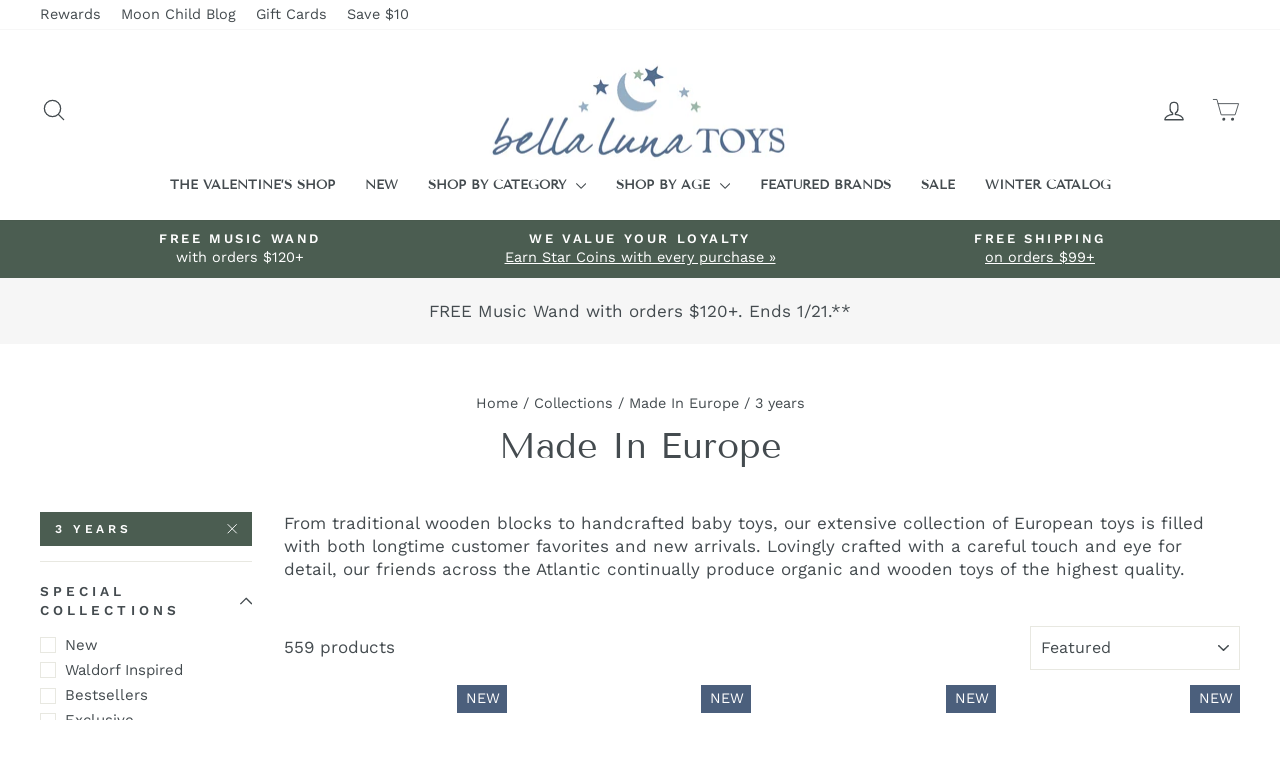

--- FILE ---
content_type: text/json
request_url: https://conf.config-security.com/model
body_size: 86
content:
{"title":"recommendation AI model (keras)","structure":"release_id=0x38:7c:21:32:4b:43:6f:57:51:2a:2d:7a:58:75:5f:6f:4e:58:35:32:7a:58:56:73:75:53:23:5e:3d;keras;bt4nd899zgiev7ckh86iumdzyg87vrc8wr7en9e5i7msbeha1kz986qc1auycsd9x6j9egbf","weights":"../weights/387c2132.h5","biases":"../biases/387c2132.h5"}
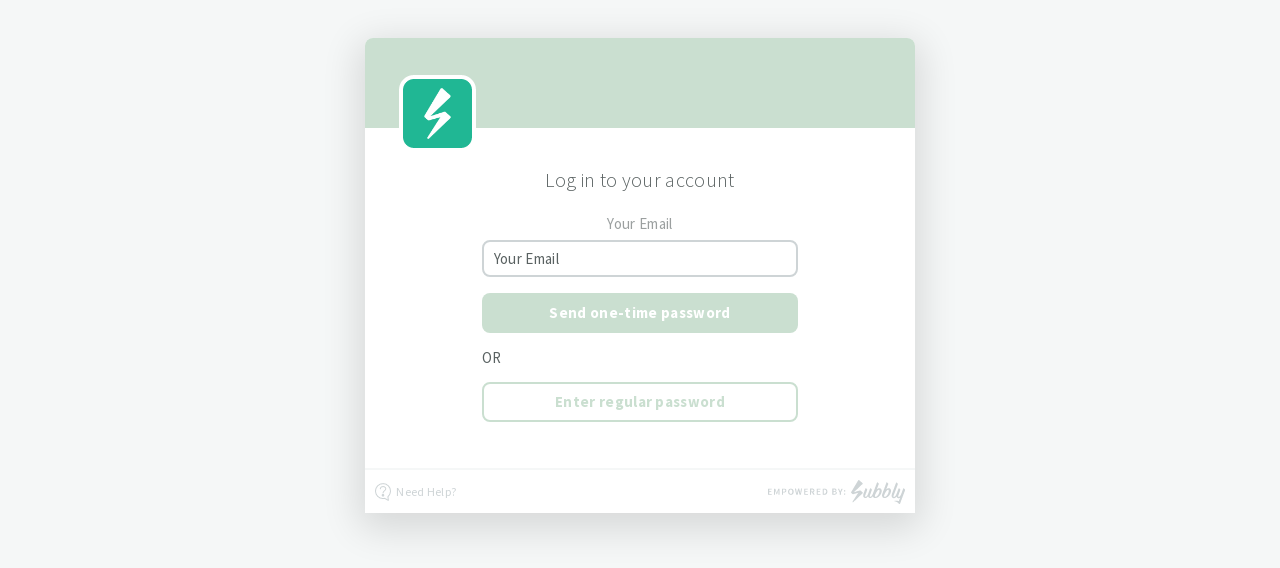

--- FILE ---
content_type: text/plain
request_url: https://www.google-analytics.com/j/collect?v=1&_v=j102&a=1741268099&t=pageview&_s=1&dl=https%3A%2F%2Fwww.subbly.co%2Faccount%2Fauth%2Flogin%3Fstore%3Dsudsy-souls%26redirect_url%3Dhttps%253A%252F%252Fwww.sudsysouls.net%252Fabout-us&ul=en-us%40posix&dt=Log%20in%20to%20your%20account%20%7C%20Sudsy%20Souls&sr=1280x720&vp=1280x720&_u=IEDAAEABCAAAACAAI~&jid=1475519502&gjid=840735079&cid=1982096782.1769800629&tid=UA-207393619-1&_gid=1409256699.1769800629&_r=1&_slc=1&z=1177608954
body_size: -829
content:
2,cG-XK2MTHM09P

> Work item
All that is needed is an exact copy of the lines from the top of the entries through the line containing "content_type: text/plain", pictures left out.

> Solution for this task
--- FILE ---
content_type: text/json
request_url: https://conf.config-security.com/model
body_size: 86
content:
{"title":"recommendation AI model (keras)","structure":"release_id=0x38:7c:21:32:4b:43:6f:57:51:2a:2d:7a:58:75:5f:6f:4e:58:35:32:7a:58:56:73:75:53:23:5e:3d;keras;bt4nd899zgiev7ckh86iumdzyg87vrc8wr7en9e5i7msbeha1kz986qc1auycsd9x6j9egbf","weights":"../weights/387c2132.h5","biases":"../biases/387c2132.h5"}

--- FILE ---
content_type: text/plain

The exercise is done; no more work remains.